[START OF Records provided]

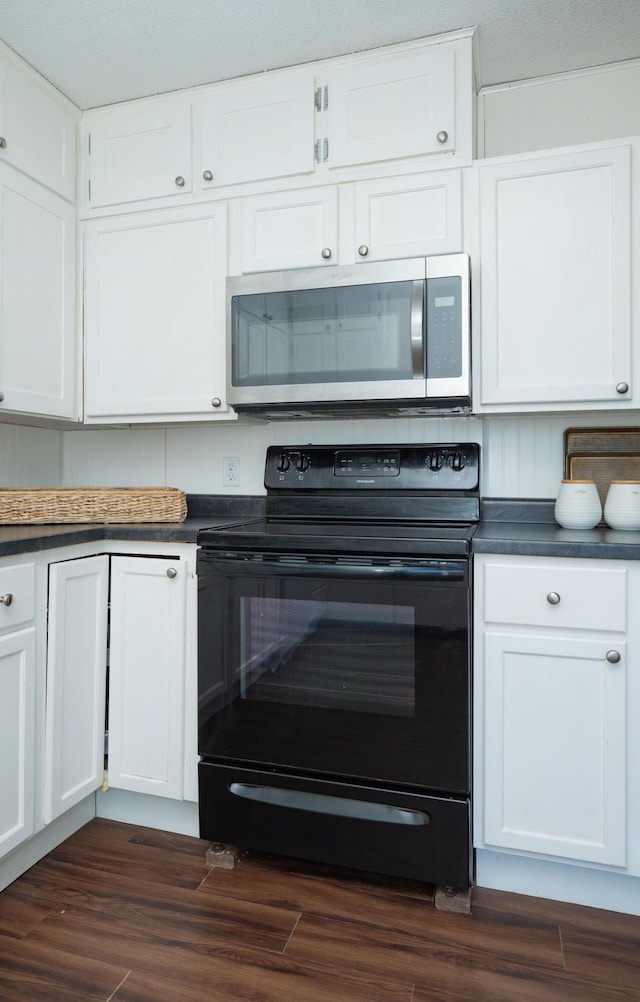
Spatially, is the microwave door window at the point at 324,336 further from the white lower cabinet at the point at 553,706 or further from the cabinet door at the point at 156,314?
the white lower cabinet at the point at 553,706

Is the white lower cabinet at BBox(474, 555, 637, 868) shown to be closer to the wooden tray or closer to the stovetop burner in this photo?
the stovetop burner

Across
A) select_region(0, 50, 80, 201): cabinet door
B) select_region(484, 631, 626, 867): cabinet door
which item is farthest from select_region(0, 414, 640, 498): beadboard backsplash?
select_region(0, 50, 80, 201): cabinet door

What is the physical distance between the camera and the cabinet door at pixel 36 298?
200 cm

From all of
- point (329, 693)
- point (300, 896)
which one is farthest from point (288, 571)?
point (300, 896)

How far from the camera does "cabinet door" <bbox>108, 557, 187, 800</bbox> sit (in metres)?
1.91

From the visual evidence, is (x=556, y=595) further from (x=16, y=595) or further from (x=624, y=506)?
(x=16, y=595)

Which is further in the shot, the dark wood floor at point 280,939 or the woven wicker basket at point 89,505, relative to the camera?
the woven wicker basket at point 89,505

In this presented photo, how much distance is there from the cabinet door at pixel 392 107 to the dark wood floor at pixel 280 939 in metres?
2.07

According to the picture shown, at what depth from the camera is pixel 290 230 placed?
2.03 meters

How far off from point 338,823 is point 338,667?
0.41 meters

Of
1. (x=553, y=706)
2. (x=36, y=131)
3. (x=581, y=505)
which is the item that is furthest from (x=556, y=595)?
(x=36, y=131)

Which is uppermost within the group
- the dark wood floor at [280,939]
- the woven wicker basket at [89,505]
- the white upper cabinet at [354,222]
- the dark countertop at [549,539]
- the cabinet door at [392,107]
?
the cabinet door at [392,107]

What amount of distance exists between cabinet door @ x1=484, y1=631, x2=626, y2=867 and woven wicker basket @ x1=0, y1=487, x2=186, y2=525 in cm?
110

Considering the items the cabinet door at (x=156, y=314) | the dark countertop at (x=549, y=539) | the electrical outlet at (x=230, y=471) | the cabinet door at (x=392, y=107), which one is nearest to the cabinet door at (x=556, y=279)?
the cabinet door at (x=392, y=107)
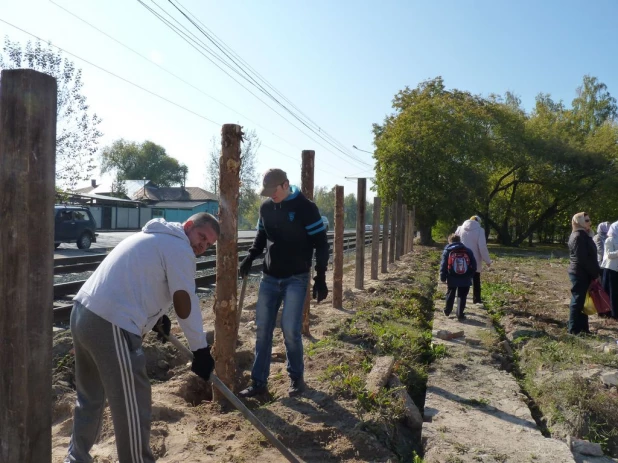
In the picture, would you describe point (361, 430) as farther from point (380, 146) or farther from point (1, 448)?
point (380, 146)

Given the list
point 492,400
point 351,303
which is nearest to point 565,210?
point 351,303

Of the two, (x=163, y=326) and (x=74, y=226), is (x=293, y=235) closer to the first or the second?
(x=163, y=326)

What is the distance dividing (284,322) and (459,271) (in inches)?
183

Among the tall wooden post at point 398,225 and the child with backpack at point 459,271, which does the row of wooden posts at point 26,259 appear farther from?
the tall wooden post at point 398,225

[END OF Records provided]

Move the lines beginning at the line that has "According to the" and stopping after the line that has "0.41 meters" into your reply, keeping every line, and add 77 to each meter value in the answers.

# [Task response]
According to the picture shown, at what depth from the camera is pixel 290 230 placed?
79.03 meters

How far off from point 338,823 is point 338,667?
77.41 meters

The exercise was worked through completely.